Structs and How They Become Resources
One of the most powerful concepts in Move is the idea of a resource -- a struct whose usage is tightly controlled by the type system to prevent duplication or accidental loss. Resources are the foundation of safe digital asset management on Aptos.
What is a Resource?
A resource is any struct that has the key ability but lacks the copy ability. Because a resource cannot be copied, it can only exist in one place at a time, which makes it ideal for representing assets like tokens, NFTs, or game items.
module my_addr::vault {
/// A vault that holds a balance. Because it has `key` but not `copy`,
/// it is a resource -- it cannot be duplicated.
struct Vault has key {
balance: u64,
}
}
Resources vs. Regular Structs
| Property | Regular Struct (copy + drop) | Resource (key, no copy) |
|---|---|---|
| Can be copied | Yes | No |
| Can be implicitly dropped | Yes (with drop) | No |
| Stored in global storage | Only with key | Yes |
| Ideal for | Temporary data, config | Assets, tokens, game items |
Creating Resources
Resources are created like any other struct, but they must be explicitly stored or returned -- they cannot simply go out of scope.
module my_addr::vault {
use std::signer;
struct Vault has key {
balance: u64,
}
/// Create a vault and store it under the caller's account
public entry fun create_vault(account: &signer, initial_balance: u64) {
let vault = Vault { balance: initial_balance };
move_to(account, vault);
}
}
Global Storage Operations
Move provides four built-in operations for working with resources in global storage:
move_to -- Store a resource
Stores a resource under a signer's address. Each account can hold at most one instance of a given resource type.

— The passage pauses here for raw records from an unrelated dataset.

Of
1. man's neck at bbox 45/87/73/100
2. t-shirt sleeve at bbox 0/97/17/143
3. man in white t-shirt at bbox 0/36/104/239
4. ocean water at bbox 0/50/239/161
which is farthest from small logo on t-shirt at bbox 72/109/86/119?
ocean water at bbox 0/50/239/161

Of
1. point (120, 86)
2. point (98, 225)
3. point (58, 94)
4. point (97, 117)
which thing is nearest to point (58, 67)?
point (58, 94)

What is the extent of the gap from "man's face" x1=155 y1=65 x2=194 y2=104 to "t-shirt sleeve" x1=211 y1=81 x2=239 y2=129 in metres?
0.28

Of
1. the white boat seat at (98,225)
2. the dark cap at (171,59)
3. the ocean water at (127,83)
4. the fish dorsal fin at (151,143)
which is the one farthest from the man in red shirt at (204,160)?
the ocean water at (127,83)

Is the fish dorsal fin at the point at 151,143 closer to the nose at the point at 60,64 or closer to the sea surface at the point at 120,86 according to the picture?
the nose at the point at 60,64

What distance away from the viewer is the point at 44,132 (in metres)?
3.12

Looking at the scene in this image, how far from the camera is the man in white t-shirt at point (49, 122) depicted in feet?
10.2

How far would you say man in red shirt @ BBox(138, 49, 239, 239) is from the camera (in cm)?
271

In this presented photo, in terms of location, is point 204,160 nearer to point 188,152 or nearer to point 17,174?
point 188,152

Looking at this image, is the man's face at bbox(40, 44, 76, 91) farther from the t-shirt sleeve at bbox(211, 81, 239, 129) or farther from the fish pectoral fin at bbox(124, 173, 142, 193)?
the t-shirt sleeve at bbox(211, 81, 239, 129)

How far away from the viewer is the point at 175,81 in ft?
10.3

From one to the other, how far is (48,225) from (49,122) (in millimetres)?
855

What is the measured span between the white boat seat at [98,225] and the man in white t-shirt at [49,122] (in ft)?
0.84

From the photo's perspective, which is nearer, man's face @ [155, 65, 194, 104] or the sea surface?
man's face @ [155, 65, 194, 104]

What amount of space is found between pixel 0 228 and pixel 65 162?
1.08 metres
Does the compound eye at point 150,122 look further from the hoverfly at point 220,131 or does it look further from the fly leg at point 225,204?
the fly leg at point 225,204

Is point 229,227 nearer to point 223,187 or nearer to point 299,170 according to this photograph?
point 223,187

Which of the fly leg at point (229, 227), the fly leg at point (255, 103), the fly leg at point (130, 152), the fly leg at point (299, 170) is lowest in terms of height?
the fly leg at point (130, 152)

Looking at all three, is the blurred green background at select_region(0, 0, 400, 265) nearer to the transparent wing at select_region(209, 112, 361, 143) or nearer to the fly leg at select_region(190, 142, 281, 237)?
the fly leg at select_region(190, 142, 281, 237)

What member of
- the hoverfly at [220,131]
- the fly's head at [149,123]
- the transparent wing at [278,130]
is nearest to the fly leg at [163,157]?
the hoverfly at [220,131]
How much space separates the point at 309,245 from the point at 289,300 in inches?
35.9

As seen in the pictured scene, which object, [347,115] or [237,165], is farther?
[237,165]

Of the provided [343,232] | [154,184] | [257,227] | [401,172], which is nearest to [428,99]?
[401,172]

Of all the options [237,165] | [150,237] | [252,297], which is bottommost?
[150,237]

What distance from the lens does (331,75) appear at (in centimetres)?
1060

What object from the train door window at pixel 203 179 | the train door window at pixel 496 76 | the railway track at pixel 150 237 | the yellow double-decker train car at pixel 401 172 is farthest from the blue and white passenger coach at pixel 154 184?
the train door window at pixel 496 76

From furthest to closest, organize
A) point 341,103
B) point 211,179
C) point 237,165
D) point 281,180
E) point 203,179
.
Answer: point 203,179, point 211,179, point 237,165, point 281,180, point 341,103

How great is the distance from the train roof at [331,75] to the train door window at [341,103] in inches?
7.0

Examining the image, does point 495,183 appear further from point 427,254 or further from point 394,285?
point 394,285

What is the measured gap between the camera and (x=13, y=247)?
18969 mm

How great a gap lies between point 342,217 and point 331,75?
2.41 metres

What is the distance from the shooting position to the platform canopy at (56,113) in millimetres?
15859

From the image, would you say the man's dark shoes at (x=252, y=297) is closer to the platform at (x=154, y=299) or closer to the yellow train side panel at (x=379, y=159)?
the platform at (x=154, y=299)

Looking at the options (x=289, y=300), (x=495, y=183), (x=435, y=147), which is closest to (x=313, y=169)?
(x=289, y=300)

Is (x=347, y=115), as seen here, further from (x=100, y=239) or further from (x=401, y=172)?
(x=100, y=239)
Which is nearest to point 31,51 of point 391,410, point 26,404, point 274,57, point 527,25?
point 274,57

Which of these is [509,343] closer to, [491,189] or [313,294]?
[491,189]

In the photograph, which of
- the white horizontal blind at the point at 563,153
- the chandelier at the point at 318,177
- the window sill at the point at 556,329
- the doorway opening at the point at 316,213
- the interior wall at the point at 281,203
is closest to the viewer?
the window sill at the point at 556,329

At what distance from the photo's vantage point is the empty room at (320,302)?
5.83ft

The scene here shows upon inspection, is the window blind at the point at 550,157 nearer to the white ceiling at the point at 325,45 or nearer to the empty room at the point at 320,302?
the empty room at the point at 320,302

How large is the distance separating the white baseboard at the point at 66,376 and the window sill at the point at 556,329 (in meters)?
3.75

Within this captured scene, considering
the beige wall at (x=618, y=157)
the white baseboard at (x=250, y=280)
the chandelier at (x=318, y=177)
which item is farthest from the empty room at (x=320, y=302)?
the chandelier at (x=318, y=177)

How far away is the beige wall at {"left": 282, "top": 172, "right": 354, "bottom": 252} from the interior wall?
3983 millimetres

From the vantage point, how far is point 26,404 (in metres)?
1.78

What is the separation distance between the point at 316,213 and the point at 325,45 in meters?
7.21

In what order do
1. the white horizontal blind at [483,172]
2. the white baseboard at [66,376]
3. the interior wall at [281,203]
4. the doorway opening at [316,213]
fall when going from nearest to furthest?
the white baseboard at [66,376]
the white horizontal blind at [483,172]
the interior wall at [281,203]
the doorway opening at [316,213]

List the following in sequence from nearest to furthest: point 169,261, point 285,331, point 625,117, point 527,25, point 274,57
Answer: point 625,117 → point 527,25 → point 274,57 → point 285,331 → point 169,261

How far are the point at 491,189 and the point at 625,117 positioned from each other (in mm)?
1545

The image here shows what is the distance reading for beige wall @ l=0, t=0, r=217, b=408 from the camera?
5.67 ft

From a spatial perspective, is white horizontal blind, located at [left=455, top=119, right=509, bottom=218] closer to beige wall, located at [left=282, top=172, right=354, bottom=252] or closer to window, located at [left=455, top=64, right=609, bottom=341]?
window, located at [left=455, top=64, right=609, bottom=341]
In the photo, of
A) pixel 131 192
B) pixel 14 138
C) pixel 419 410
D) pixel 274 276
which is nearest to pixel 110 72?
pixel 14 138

move_to(account, Vault { balance: 100 });
move_from -- Remove a resource
Removes and returns a resource from global storage. This transfers ownership back to the caller.
let vault = move_from<Vault>(addr);
borrow_global -- Immutable reference
Borrows an immutable reference to a resource in global storage.

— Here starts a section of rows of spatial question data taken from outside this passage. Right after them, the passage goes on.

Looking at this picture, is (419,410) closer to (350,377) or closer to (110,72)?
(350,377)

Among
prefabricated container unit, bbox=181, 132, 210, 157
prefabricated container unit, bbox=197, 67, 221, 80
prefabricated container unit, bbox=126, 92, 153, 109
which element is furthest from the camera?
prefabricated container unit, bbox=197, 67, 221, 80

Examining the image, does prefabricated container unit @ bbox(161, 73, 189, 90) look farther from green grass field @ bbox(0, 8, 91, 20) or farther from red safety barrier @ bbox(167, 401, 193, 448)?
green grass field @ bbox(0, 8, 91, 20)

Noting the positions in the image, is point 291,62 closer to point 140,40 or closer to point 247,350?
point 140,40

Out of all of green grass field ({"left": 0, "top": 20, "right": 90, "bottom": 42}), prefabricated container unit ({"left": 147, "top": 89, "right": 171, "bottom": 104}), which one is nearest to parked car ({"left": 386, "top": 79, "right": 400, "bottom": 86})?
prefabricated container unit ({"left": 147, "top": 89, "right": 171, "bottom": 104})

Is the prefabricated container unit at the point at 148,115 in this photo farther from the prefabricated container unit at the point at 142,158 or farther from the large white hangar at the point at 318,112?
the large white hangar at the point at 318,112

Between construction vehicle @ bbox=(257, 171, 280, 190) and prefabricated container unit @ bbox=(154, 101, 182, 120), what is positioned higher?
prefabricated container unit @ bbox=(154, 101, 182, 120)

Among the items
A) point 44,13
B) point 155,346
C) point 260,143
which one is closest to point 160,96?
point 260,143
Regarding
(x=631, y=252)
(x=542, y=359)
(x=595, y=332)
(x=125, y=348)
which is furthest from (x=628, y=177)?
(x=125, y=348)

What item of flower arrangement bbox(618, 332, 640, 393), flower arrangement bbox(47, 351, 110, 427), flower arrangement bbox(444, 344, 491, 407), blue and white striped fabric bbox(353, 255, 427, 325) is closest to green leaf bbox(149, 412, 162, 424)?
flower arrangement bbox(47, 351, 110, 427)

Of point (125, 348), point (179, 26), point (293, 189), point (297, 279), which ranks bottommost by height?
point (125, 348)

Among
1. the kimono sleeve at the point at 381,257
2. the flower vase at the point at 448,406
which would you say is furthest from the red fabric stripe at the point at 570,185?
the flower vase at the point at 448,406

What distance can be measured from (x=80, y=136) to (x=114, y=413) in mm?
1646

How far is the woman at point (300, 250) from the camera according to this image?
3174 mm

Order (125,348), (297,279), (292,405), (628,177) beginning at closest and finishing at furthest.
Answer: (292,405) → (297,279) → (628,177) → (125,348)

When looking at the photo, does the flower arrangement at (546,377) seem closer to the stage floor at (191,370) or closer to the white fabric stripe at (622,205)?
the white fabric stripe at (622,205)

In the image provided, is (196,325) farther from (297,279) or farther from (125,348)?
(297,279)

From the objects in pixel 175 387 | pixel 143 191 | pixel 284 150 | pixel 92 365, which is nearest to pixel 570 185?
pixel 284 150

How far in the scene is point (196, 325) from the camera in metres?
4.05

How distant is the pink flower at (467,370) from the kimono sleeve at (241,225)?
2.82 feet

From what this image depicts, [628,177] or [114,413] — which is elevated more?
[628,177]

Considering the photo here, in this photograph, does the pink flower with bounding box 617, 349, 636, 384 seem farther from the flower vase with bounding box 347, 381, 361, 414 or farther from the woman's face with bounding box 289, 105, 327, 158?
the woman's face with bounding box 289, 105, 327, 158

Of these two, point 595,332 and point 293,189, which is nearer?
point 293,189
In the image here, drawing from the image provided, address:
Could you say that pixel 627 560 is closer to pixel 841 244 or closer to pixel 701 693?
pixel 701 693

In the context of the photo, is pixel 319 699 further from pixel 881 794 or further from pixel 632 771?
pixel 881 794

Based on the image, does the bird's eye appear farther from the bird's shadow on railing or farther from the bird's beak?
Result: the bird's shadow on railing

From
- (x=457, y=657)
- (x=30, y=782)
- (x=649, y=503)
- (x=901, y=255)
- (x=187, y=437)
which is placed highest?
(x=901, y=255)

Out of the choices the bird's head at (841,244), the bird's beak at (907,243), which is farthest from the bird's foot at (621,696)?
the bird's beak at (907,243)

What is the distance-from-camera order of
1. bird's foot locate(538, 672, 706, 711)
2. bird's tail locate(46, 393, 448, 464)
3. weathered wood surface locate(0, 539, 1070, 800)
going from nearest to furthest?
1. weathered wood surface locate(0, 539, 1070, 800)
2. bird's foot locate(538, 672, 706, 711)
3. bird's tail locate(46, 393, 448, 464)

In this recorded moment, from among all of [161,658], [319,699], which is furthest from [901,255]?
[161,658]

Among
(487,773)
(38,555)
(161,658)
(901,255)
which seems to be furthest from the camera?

let vault_ref = borrow_global<Vault>(addr);
let balance = vault_ref.balance;
borrow_global_mut -- Mutable reference
Borrows a mutable reference to a resource in global storage.
let vault_mut = borrow_global_mut<Vault>(addr);
vault_mut.balance = vault_mut.balance + 100;
Note: The newer indexing syntax
Vault[addr]is equivalent toborrow_global<Vault>(addr)and&mut Vault[addr]is equivalent toborrow_global_mut<Vault>(addr).
exists -- Check existence
Checks whether a resource exists at a given address.
if (exists<Vault>(addr)) {
// The vault exists
};
The acquires Annotation
Any function that accesses global storage for a resource type must declare this with the acquires keyword:
#[view]
public fun get_balance(addr: address): u64 acquires Vault {
Vault[addr].balance
}
public entry fun deposit(account: &signer, amount: u64) acquires Vault {
let addr = signer::address_of(account);
let vault = &mut Vault[addr];
vault.balance = vault.balance + amount;
}
Destroying Resources
Because resources cannot be implicitly dropped, you must explicitly destroy them through destructuring:
public entry fun close_vault(account: &signer) acquires Vault {
let addr = signer::address_of(account);
let Vault { balance: _ } = move_from<Vault>(addr);
}
Why Resources Matter
Resources solve a fundamental problem in blockchain programming: preventing the duplication or loss of digital assets.
- No duplication: Because resources cannot be copied, a token cannot be "double-spent" at the language level.
- No accidental loss: Because resources without
dropcannot be silently discarded, assets cannot be accidentally lost. - Explicit lifecycle: Every resource must be explicitly created, stored, transferred, or destroyed.
This is what makes Move uniquely safe for financial applications compared to languages like Solidity, where asset safety relies on developer discipline rather than compiler enforcement.